Und auch ein Beweis lässt keine Verurteilung zu, sondern nur eine Anklage. In Deutschland im angeführten Fall nicht einmal das, da es keinen entsprechenden Straftatbestand gibt. Wenn dies an der Stelle gemeint ist; denn “Beweise für eine Verurteilung” bedeutet, dass eine Verurteilung bewiesen ist - was immer das heißen soll.

Exorbital (NZZ, Feuilleton)

Dienstag, Juli 24th, 2007

Die letzten Sätze in der Rezension von Mary Shelleys “Der letzte Mensch”:

“Die Bilder der Verheerungen, über die das Publikum um 1830 lachte, sprechen heute nicht nur Kinogänger an, sondern auch uns Zeitgenossen der Flutkatastrophen, Wirbelstürme und wachsenden Wüsten. Die von der paranoischen Imagination der Romantik beschriebene o r b i t a l e Verwüstung ist heute das Gipfel-Thema in Wissenschaft und Politik.”

“Orbital” ist das Attribut von “Orbit”, der Umlaufbahn. Eine Verwüstung im ganzen Bereich der Erdumlaufbahn ist nicht das gegenwärtige “Gipfel-Thema” der Politik und wurde auch nicht in der Romantik beschrieben. Der Autor dachte wohl, “orbital” sei ein Synonym von “global”.

Beispiel (FAZ, Titelseite)

Samstag, Juli 21st, 2007

Der zweite Satz im Leitartikel:

“Das Stück erklingt noch heutzutage bei Beisetzungen mit militärischen Ehren, und zwar sowohl b e i Soldaten als auch b e i Zivilisten mit einem gewissen Bezug zur Bundeswehr - wie vor vierzig Jahren auf dem Rhöndorfer Friedhof, unmittelbar bevor der Sarg Konrad Adenauers in die Erde sank.”
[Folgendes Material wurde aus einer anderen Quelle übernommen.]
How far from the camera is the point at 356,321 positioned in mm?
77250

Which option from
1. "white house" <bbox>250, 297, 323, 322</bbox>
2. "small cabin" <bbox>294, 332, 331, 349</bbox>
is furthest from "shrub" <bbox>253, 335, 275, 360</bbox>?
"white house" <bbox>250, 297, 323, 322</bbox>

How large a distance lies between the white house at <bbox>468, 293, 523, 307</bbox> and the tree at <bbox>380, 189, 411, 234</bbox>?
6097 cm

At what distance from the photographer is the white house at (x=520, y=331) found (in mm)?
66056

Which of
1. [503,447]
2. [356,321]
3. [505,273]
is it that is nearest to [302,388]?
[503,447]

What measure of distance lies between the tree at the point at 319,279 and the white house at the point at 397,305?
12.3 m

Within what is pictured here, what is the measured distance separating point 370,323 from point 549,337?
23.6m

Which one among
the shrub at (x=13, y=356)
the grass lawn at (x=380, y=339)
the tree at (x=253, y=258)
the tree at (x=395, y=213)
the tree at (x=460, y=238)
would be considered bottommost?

Das Stück erklingt also nicht bei Beisetzungen von Soldaten und Zivilisten, sondern es erklingt bei Soldaten und bei Zivilisten.

Vielleicht war ja gemeint: sowohl bei denen von Soldaten als auch bei denen von Zivilisten.

Eingeständnis und Zugeständnis (FAZ, Titelseite)

Samstag, Juli 14th, 2007

Letzter Satz im Kommentar über die Störungen in den Kernkraftwerken:

“Schon in wenigen Tagen nämlich wird Gabriel eingestehen müssen, dass die Betreiber zuverlässig und ihre Anlagen sicher seien.”

Eingestehen kann man nur die eigene Schuld. Demnach wären die Sicherheit der Anlagen und die Zuverlässigkeit der Betreiber die Schuld von Gabriel, die er eingestehen muss.

Ganz oben (FAZ, Feuilleton)

Donnerstag, Juli 12th, 2007

Im Artikel von Literaturchef Hubert Spiegel über Günter Wallraff:

“Das möchte er ändern, jetzt, mehr als zehn Jahre nachdem er Rushdie bei sich zu Hause versteckt hat.”

Nicht: zehn Jahre nachdem Rushdie bei ihm zu Hause versteckt war.

Salman Rushdie ist also immer noch bei Wallraff versteckt, und an Rushdies Stelle hat der verkleidete Wallraff neulich von der Queen den Ritterschlag empfangen. Hoffentlich erspart er uns das Buch.

Abhängigkeit (FAZ, Titelseite)

Donnerstag, Juli 5th, 2007

Im Leitartikel über Nebeneinkünfte von Abgeordneten:

“Es bleibt die Frage, was für Abgeordnete wir künftig bekommen: solche, die in ihrem Beruf und in der Gesellschaft verwurzelt sind, oder abhängige Staatsfunktionäre?”

Gemeint sind wohl vom Staat abhängige Funktionäre. “Abhängige Staatsfunktionäre” können auch von anderen als staatsdienstlichen Einkünften abhängig sein und bilden somit keinen Gegensatz zum ersten Fall.

Monopol und Monopolist (FAZ, Titelseite)

Dienstag, Juli 3rd, 2007

Im Leitartikel:

“Die größte staatliche Aktiengesellschaft des Westens, Frankreichs
S t r o m m o n o p o l EDF, kostet am Markt 198 Milliarden Dollar, und die schwerste deutsche Börsengesellschaft, Siemens, wird zu 129 Milliarden Dollar gehandelt.”

Ein Monopol ist eine marktbeherrschende Stellung. Den Inhaber dieser Stellung nennt man Monopolist. Nicht Monopol.